RECORDS SHOWN Block Start

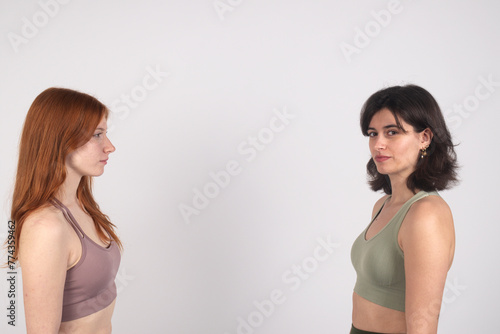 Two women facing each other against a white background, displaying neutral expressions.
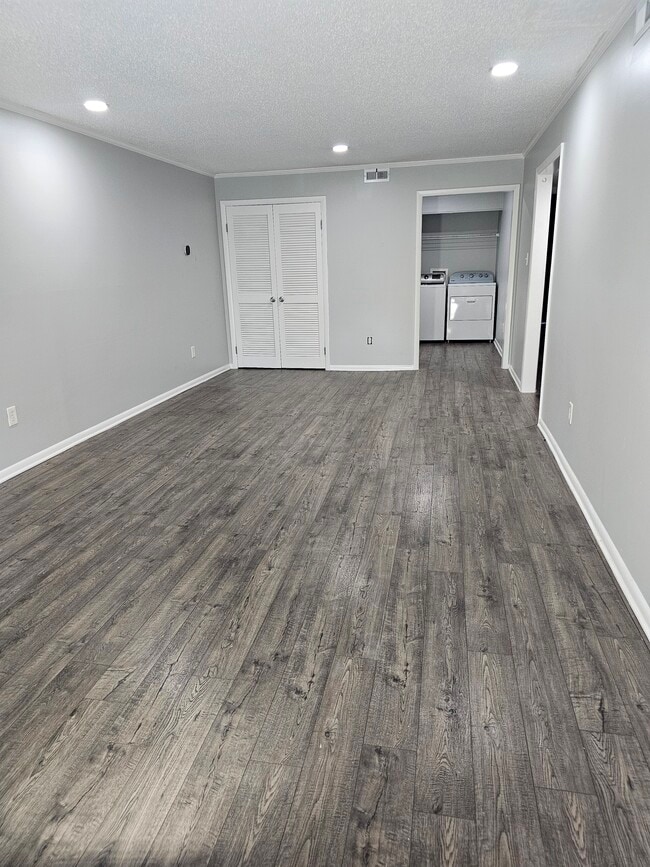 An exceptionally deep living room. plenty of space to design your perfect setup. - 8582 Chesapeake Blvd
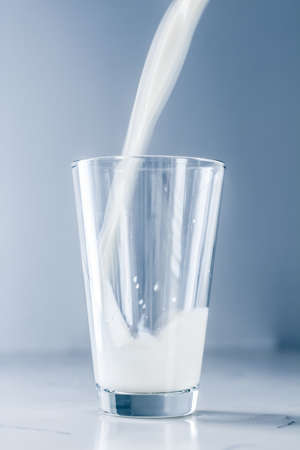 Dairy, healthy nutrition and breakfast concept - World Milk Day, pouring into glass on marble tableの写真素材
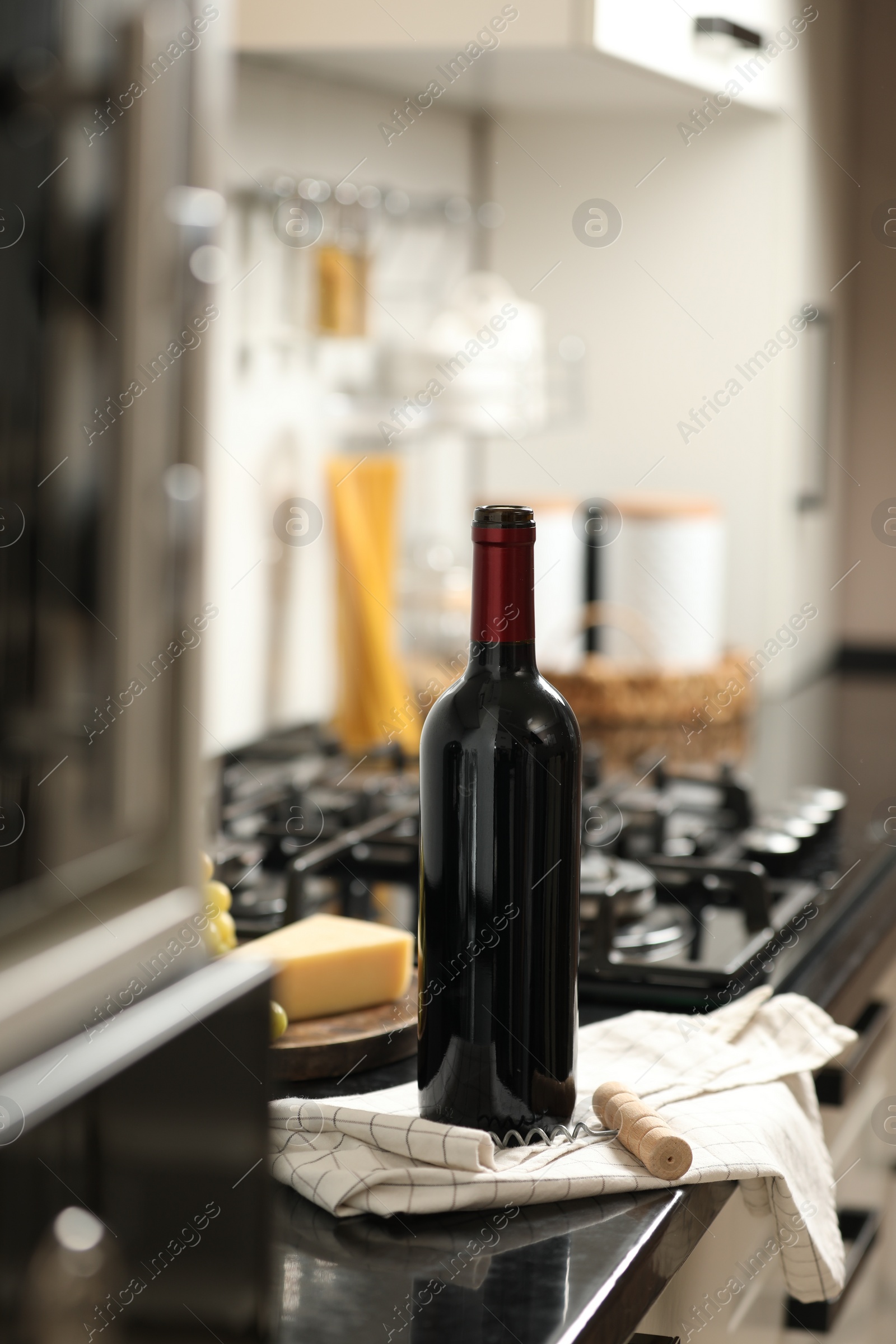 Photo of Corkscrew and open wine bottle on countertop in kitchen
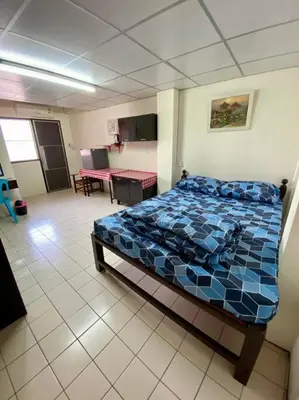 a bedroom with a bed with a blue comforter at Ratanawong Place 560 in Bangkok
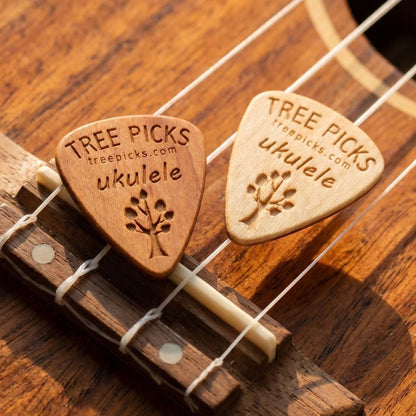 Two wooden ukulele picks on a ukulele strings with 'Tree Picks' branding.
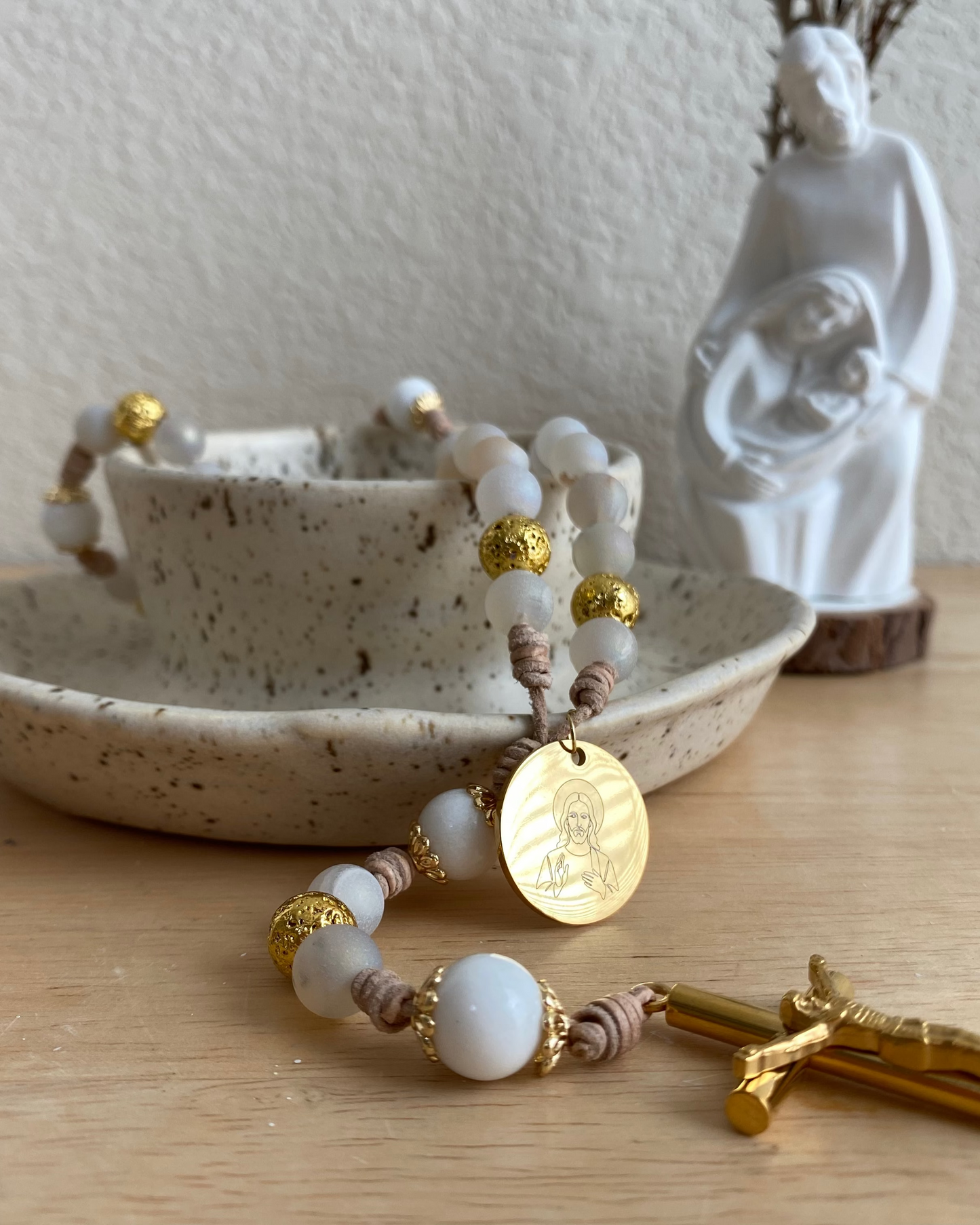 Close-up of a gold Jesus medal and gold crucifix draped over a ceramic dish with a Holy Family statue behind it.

RECORDS SHOWN Block End
RECORDS SHOWN Block Start

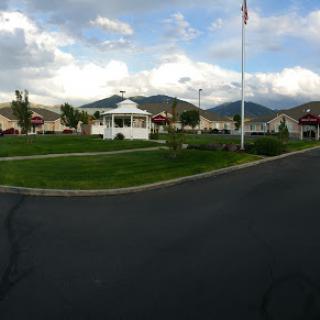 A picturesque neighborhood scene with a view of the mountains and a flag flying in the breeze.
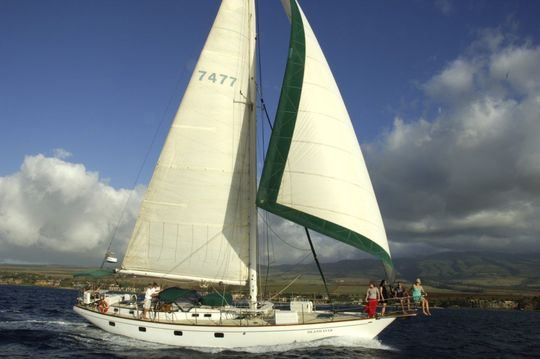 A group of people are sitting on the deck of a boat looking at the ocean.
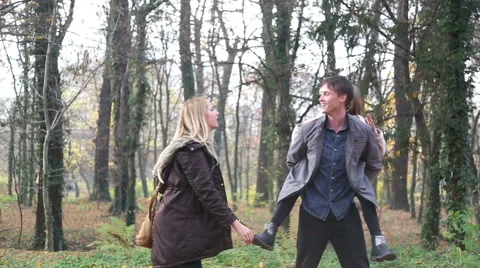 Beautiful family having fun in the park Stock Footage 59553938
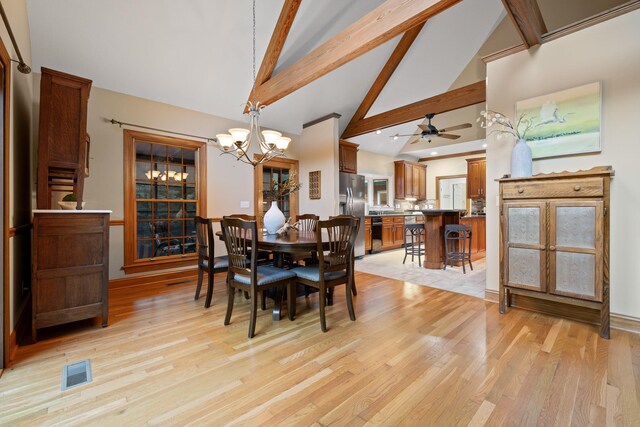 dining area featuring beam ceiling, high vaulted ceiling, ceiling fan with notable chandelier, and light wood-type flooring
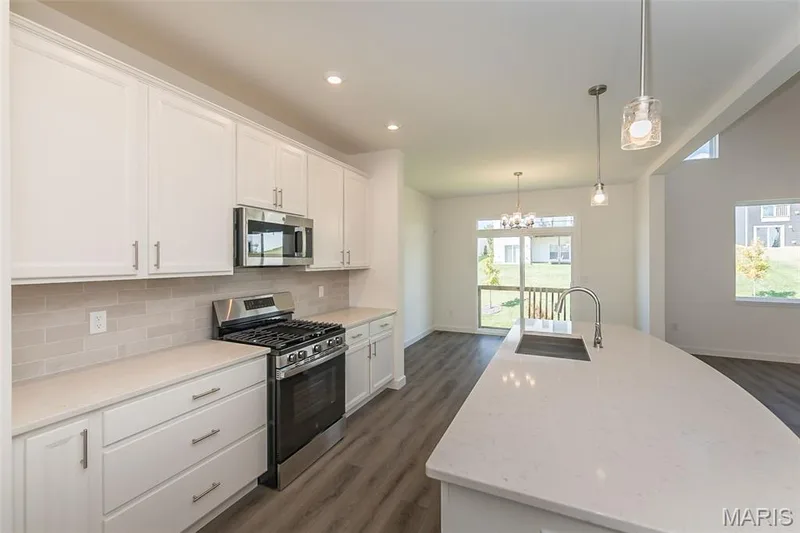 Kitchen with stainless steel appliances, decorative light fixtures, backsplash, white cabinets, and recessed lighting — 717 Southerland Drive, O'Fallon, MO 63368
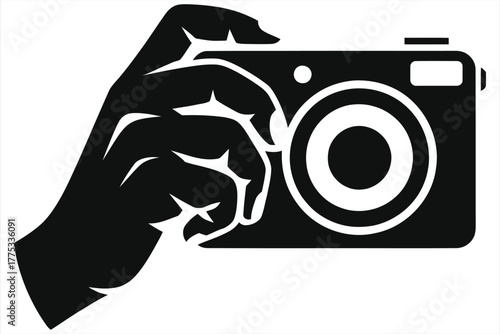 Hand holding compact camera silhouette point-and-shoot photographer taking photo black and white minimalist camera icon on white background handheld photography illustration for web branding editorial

RECORDS SHOWN Block End

PROBLEM REQUIREMENTS - Reproduce the rows in the part that opens with the line containing "A picturesque neighborhood" and closes with the line containing "dining area featuring", switching "ocean" to "sea" and keeping everything else unchanged. Leave the pictures out of your answer.

SOLUTION TO THE EXERCISE -
 A picturesque neighborhood scene with a view of the mountains and a flag flying in the breeze.
 A group of people are sitting on the deck of a boat looking at the sea.
 Beautiful family having fun in the park Stock Footage 59553938
 dining area featuring beam ceiling, high vaulted ceiling, ceiling fan with notable chandelier, and light wood-type flooring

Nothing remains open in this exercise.